WHAT THE EXERCISE ASKS —
Every record that follows is to be copied exactly, with the pictures omitted.

SUPPLIED MATERIAL —
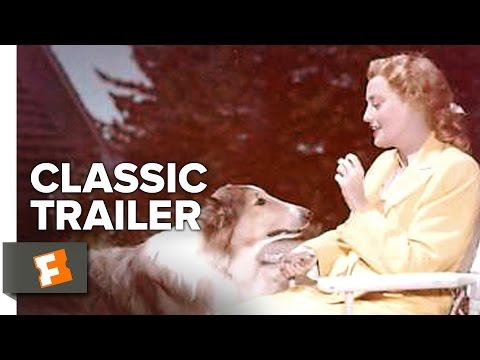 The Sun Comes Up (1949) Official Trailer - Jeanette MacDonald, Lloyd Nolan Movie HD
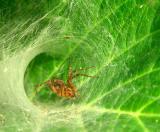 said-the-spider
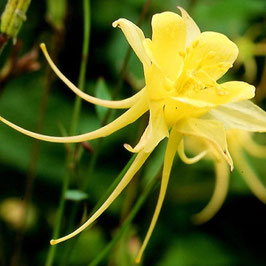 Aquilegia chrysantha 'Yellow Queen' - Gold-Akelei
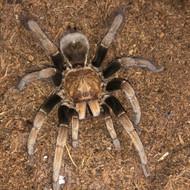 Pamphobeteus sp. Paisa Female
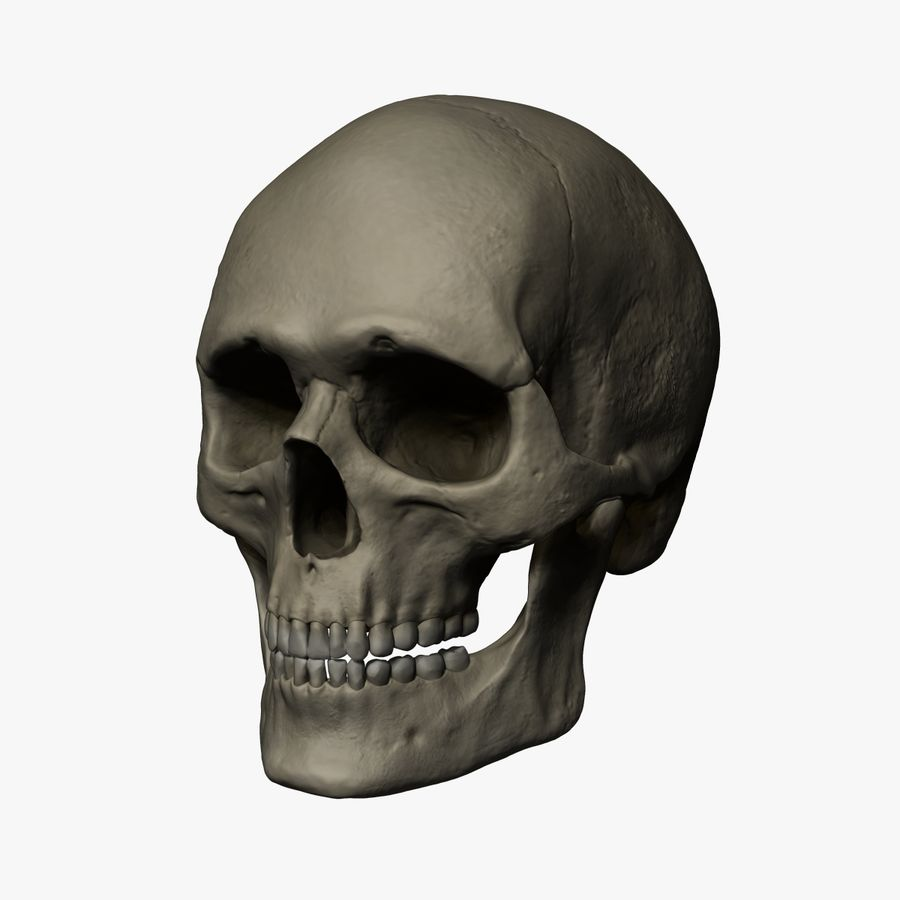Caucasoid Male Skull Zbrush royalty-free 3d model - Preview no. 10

EXERCISE OUTPUT —
 The Sun Comes Up (1949) Official Trailer - Jeanette MacDonald, Lloyd Nolan Movie HD
 said-the-spider
 Aquilegia chrysantha 'Yellow Queen' - Gold-Akelei
 Pamphobeteus sp. Paisa Female
Caucasoid Male Skull Zbrush royalty-free 3d model - Preview no. 10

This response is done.